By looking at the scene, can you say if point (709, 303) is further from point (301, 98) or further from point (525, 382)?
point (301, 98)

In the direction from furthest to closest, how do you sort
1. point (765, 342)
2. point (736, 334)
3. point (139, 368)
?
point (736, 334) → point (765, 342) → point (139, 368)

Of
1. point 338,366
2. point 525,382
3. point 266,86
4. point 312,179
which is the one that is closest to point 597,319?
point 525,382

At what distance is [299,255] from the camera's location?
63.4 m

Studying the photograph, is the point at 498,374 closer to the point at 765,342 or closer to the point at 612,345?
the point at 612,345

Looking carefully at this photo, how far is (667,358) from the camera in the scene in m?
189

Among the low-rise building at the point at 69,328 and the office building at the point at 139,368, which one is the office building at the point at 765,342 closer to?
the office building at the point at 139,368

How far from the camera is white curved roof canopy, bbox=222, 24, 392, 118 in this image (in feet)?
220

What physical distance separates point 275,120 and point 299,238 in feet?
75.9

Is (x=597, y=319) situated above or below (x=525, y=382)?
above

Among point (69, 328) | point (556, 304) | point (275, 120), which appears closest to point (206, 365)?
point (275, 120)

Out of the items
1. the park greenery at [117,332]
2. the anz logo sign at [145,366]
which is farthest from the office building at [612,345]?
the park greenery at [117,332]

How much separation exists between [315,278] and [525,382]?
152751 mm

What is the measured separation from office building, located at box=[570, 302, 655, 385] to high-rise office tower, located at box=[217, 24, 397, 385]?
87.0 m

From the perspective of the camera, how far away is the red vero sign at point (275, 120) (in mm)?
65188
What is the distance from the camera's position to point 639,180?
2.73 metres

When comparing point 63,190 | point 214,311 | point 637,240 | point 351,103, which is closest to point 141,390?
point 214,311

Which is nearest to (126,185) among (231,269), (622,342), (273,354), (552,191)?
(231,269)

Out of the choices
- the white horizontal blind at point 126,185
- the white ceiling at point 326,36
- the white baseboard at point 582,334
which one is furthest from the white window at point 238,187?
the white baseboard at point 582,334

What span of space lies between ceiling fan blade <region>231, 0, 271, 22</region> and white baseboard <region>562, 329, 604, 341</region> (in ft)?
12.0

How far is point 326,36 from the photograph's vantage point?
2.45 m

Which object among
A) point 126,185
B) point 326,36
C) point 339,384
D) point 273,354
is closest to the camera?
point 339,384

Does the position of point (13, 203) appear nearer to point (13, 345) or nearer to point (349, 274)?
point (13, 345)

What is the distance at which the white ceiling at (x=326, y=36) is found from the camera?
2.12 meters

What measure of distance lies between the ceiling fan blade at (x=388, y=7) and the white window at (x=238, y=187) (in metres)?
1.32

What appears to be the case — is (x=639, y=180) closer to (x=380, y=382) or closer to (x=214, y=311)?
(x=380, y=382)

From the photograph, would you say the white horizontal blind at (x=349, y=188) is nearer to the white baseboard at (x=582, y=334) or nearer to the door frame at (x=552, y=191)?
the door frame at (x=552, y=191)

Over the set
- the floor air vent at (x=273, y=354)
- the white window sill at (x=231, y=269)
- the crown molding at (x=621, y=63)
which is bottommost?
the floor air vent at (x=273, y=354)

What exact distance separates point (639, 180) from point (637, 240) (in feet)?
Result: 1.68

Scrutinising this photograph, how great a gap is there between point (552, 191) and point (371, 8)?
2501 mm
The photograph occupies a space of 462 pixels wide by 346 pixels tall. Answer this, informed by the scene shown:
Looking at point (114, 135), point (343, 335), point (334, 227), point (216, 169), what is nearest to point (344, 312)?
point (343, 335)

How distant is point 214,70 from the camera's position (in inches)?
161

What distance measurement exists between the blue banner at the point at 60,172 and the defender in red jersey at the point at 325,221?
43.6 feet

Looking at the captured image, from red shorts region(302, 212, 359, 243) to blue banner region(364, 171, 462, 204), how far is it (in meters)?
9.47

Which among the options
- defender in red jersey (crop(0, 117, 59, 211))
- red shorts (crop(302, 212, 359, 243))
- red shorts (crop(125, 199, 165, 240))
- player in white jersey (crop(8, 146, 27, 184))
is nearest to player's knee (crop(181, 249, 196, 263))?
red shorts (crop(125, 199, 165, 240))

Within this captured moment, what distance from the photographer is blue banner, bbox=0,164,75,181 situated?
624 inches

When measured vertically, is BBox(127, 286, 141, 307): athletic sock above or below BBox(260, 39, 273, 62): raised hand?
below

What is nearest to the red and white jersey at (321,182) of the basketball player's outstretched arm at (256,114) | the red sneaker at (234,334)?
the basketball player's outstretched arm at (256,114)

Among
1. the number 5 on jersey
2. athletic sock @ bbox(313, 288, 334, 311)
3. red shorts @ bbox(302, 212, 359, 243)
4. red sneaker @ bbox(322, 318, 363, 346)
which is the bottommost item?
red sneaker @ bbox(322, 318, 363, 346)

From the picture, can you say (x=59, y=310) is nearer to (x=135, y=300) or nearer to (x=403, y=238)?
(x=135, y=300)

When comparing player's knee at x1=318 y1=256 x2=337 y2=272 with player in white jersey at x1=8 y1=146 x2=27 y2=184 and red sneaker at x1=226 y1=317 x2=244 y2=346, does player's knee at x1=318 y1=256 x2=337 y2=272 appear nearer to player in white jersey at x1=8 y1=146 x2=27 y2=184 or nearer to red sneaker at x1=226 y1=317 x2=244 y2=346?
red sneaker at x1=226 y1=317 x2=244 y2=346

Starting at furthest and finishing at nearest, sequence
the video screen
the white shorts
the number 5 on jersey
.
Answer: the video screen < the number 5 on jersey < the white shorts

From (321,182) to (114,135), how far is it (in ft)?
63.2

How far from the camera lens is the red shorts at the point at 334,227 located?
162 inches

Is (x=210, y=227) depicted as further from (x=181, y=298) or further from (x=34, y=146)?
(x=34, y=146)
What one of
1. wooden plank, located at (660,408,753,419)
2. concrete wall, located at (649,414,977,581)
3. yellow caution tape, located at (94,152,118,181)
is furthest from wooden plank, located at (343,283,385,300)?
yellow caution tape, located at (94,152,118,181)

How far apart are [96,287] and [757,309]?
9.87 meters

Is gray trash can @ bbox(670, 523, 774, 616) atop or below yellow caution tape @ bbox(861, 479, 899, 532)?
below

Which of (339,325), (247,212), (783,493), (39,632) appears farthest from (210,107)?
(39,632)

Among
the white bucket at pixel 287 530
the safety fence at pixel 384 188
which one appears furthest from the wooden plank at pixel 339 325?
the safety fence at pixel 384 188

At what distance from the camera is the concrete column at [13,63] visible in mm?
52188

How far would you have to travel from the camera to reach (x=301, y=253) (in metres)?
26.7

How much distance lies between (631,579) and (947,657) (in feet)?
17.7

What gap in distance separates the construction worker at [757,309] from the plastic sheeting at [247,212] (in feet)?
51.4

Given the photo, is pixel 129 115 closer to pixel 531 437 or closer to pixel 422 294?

_ _ _ _ _ _ _

Please repeat the material from its first line through the line that contains "2.73 metres", substituting "observer" for each "camera" and keeping everything else the same.

## Output for this task
By looking at the scene, can you say if point (709, 303) is further from point (301, 98) or further from point (525, 382)?
point (301, 98)

In the direction from furthest to closest, how do you sort
1. point (765, 342)
2. point (736, 334)
3. point (139, 368)
?
point (736, 334) → point (765, 342) → point (139, 368)

Of
1. point 338,366
2. point 525,382
3. point 266,86
4. point 312,179
which is the one that is closest to point 597,319?
point 525,382

At what distance is [299,255] from the observer's location?
63.4 m

Studying the photograph, is the point at 498,374 closer to the point at 765,342 or closer to the point at 612,345?
the point at 612,345

Looking carefully at this photo, how far is (667,358) from the observer in the scene in m?
189

Among the low-rise building at the point at 69,328 and the office building at the point at 139,368, which one is the office building at the point at 765,342 closer to?
the office building at the point at 139,368

How far from the observer is white curved roof canopy, bbox=222, 24, 392, 118 in this image (in feet)?
220

What physical distance separates point 275,120 and point 299,238 in feet?
75.9

Is (x=597, y=319) situated above or below (x=525, y=382)?
above

Among point (69, 328) | point (556, 304) | point (275, 120), which appears closest to point (206, 365)?
point (275, 120)

Out of the items
1. the park greenery at [117,332]
2. the anz logo sign at [145,366]
which is farthest from the office building at [612,345]?
the park greenery at [117,332]

How much separation exists between [315,278] and [525,382]?
152751 mm

What is the measured separation from office building, located at box=[570, 302, 655, 385] to high-rise office tower, located at box=[217, 24, 397, 385]?
87.0 m

From the perspective of the observer, how far away is the red vero sign at point (275, 120) (in mm)?
65188
What is the distance from the observer's position to point 639,180?
2.73 metres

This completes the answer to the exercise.